I have been a bit busy and have missed some good blog topics. Maybe I will get back to those after I finish on major project, but I will ease myself back with a quick post about a pet peeve: The word “analog” (used in the context of technology) does not mean “non-computerized” or simply “old technology”.
[Of course, that’s “analogue” to my readers in the UK and you others who have decided to not throw off the yoke of monarchy — I’m talkin’ to you, Canada.]

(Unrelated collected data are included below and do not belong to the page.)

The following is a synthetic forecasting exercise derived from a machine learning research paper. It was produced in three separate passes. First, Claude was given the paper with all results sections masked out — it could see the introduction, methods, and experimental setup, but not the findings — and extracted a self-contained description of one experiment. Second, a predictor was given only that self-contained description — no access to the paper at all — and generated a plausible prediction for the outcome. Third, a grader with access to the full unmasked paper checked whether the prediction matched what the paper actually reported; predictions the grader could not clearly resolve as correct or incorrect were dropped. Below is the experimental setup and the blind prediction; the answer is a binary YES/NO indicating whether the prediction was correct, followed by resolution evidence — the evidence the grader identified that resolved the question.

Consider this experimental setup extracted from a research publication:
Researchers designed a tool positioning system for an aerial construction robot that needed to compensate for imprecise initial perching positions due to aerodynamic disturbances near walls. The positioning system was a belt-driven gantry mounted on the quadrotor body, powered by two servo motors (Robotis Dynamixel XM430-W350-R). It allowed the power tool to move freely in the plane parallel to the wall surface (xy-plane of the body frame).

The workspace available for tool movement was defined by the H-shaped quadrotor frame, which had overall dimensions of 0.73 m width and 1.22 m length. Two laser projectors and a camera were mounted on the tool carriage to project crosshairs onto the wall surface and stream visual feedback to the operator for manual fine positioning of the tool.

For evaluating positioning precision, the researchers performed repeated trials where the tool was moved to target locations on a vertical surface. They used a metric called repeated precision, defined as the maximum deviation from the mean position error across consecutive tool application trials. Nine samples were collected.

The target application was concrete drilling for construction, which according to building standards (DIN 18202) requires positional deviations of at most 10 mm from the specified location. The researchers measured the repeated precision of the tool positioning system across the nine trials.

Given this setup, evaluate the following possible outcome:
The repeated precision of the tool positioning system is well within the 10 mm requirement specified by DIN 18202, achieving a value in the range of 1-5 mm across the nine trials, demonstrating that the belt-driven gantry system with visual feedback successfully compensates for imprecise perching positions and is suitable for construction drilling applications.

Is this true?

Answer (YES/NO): NO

I realize that this complaint/recommendation borders on Academie Francaise-style attempt to resist the evolution of language. But this one reflects deep and potentially harmful ignorance. Analog computing, data storage, or input/output refers to technologies where values are represented by something that varies continuously in a way that is analogous(!) to the value it is representing. Digital refers to methods where the information is represented by discontinuous markers that arbitrarily represent particular real values. The simplest example is that a readout that has a dial (clock with hands, car speedometer with a turning needle) is analog, because the position of the dial is analogous the the value of time or speed. A readout with digits(!) is digital, since they are arbitrary symbols that represent a particular exact value. An important difference is that if the hands or needle moves a little bit it represents a slightly different value, while if the displayed digits are slightly altered they still mean exactly the same thing. This has several implications, most notably that slight errors in analog systems can accumulate (because they “count”) while slight errors in digital systems disappear (because when a computer is storing something as either a 1 or a 0 — typical digital storage — and it is off by 5%, it is still treated as the original 1 or 0).
Computers can be either analog or digital. Low-tech devices can either be analog or digital. This printed page — whether you are reading it on a screen or you print it out (though I cannot imagine what would possess you to do that) — is digital. That is not because I am writing it on a computer but because these little squiggles have a fixed arbitrary relationship to particular concepts and slight variations on how they appear do not change what they represent. So, a book is digital, as is an old mechanical adding machine. So is a cuneiform table or doing long division with pencil and paper. But something that does not store, process, or display data is neither analog nor digital in this sense. This knowledge should be part of basic literacy in this age, thus my peeve about linguistic drift obscuring the knowledge.